AUFGABE 1 -
Welcher Dienst hat sich laut dem Forenthread über Browser-Testtools als praktisch und kostenlos erwiesen?
AUFGABE 2 -
Knüpfe an den Forenthread über Browser-Testtools an und schreibe ihn nach seiner letzten Zeile weiter.
++++ TEXTABSCHNITT
# Browser Tool - Website in verschiedenen Browsern betrachten ?



## Dustin84 (29. Oktober 2008)

Hallo,

ich meine mal von einem Tool gehört zu haben, welches die wichtigsten Webbrowser beinhaltet. Damit kann man sein CSS/HTML Template in verschiedenen Browserversion testen, ohne die Brwoser selbst alle installiert zu haben. 

Wer will schon 7 Browser mit 20 verschiedenen Versionen installiert haben ?

(Ich glaube, ich hab's mal auf Giga gesehen)

Gibt es ein solches Tool ?


Gruß
D.


----------



## Neurodeamon (29. Oktober 2008)

Es gibt da mehrere Dienste, kostenlos und kostenpflichtig.
Als praktisch und kostenlos (open source) hat sich Browsershots erwiesen.


----------



## Maik (29. Oktober 2008)

Hi,

und wer nur mal die einzelnen IE-Versionen unter die Lupe nehmen will, kann dies auch unter http://meineipadresse.de/netrenderer/.

mfg Maik


----------



## Dustin84 (29. Oktober 2008)

Gibts noch weitere Alternativen ?


----------



## Maik (29. Oktober 2008)
++++++++
++++ EXTRAHIERTE INFORMATIONEN
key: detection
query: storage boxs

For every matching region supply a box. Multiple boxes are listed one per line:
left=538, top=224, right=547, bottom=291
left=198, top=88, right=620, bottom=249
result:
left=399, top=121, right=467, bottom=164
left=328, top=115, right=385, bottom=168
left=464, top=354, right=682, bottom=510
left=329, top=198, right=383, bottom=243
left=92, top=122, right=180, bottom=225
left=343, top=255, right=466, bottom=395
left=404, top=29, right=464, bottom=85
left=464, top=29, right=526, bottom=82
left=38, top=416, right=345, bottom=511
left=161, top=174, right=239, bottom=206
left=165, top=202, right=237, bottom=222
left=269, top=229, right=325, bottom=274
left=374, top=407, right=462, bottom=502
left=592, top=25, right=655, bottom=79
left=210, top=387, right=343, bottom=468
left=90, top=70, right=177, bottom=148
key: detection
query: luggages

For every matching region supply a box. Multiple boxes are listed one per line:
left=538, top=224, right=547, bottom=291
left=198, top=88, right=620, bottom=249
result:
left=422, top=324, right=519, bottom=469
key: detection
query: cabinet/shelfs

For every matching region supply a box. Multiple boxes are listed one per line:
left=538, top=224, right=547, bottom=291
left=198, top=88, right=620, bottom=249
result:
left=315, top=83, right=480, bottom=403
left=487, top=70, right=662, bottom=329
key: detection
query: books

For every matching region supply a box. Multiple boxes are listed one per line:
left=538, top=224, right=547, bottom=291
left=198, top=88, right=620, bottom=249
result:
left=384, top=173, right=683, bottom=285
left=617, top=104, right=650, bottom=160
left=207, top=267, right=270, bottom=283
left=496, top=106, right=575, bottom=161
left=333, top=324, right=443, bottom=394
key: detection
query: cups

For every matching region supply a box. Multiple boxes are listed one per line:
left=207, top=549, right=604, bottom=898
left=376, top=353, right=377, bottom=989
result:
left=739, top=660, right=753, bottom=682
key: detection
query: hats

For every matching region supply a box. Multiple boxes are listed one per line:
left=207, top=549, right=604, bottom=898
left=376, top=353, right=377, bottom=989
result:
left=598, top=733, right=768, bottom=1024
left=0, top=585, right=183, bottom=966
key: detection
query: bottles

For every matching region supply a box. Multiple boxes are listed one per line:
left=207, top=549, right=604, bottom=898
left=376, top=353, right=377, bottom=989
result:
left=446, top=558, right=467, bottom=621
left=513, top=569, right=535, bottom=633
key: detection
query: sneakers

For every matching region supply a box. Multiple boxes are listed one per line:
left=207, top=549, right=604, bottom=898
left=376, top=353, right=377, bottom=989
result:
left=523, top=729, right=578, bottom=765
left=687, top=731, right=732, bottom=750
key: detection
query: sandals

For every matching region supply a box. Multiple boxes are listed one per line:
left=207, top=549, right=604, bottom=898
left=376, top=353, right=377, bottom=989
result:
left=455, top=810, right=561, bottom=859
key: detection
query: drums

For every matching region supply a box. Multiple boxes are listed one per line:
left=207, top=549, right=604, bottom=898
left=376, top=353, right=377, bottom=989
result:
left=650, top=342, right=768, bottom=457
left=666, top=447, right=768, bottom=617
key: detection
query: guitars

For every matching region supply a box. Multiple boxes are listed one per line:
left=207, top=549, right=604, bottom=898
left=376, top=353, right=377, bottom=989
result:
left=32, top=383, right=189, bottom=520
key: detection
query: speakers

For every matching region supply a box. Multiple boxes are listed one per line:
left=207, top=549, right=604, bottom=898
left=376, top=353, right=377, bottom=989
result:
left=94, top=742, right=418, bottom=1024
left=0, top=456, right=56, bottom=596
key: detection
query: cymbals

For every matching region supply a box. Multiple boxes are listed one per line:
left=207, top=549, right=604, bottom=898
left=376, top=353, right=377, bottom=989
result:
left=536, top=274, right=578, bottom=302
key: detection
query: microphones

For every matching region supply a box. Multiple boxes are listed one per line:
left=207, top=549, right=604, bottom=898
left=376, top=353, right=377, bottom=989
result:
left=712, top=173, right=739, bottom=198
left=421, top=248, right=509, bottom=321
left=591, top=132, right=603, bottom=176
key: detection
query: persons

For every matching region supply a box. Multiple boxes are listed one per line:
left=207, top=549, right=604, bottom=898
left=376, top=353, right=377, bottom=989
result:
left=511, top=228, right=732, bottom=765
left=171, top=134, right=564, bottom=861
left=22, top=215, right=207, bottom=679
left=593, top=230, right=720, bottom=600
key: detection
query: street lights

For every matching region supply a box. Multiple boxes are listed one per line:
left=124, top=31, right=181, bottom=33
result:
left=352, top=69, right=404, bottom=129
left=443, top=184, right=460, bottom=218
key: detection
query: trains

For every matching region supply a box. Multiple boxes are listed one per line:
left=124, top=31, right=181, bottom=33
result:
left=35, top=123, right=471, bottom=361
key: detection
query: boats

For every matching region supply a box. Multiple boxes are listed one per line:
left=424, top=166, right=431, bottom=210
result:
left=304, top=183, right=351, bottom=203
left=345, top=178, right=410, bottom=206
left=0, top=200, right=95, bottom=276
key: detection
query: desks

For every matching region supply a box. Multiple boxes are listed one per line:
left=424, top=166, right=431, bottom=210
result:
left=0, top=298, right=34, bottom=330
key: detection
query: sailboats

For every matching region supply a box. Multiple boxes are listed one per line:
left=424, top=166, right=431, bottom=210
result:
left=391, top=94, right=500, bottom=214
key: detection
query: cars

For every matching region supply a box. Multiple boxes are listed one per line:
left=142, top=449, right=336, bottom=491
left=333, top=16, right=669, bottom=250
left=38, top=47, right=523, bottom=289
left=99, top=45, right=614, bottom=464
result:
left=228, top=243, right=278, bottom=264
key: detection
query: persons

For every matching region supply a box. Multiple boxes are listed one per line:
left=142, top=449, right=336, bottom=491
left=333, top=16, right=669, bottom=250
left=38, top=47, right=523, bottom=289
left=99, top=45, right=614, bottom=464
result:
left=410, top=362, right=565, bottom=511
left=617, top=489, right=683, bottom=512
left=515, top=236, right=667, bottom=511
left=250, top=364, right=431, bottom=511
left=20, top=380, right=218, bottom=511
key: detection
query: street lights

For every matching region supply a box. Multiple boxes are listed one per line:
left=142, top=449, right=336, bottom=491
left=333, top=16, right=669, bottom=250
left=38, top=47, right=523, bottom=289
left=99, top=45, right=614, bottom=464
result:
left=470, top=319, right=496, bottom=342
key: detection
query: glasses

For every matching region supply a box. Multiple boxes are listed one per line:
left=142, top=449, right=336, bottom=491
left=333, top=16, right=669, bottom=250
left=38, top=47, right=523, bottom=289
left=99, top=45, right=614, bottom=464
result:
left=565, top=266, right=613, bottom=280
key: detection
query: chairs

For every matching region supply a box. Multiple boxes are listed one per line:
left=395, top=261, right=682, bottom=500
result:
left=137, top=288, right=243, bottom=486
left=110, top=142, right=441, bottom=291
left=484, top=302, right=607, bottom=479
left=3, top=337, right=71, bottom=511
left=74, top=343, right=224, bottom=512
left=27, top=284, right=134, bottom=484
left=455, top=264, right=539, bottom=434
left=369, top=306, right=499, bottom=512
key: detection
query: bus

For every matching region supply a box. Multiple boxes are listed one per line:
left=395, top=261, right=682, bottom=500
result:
++++++++
RICHTIGE ANTWORT 1 -
Browsershots

RICHTIGE ANTWORT 2 -
Es gibt noch "Browserpool", wo in Echtzeit getestet werden kann, also keine "Screenshots" wie bei den beiden Empfehlungen zuvor generiert werden - der URL http://www.browserpool.com/ ist aber derzeit down.

Ansonsten befrag mal die Suchmaschine deines Vertrauens.

mfg Maik


----------



## Dustin84 (29. Oktober 2008)

ich hab bei google "Cross Browser" eingeben und bekomme kein passendes Ergebnis.
Wird Browserpool.com wieder online kommen ?


----------



## Maik (29. Oktober 2008)

Dustin84 hat gesagt.:


> Wird Browserpool.com wieder online kommen ?


Ich geh davon aus, da es den Dienst als kostenfreie und -pflichtige Version gibt 

Aber frag mich jetzt bitte nicht, wann das sein wird.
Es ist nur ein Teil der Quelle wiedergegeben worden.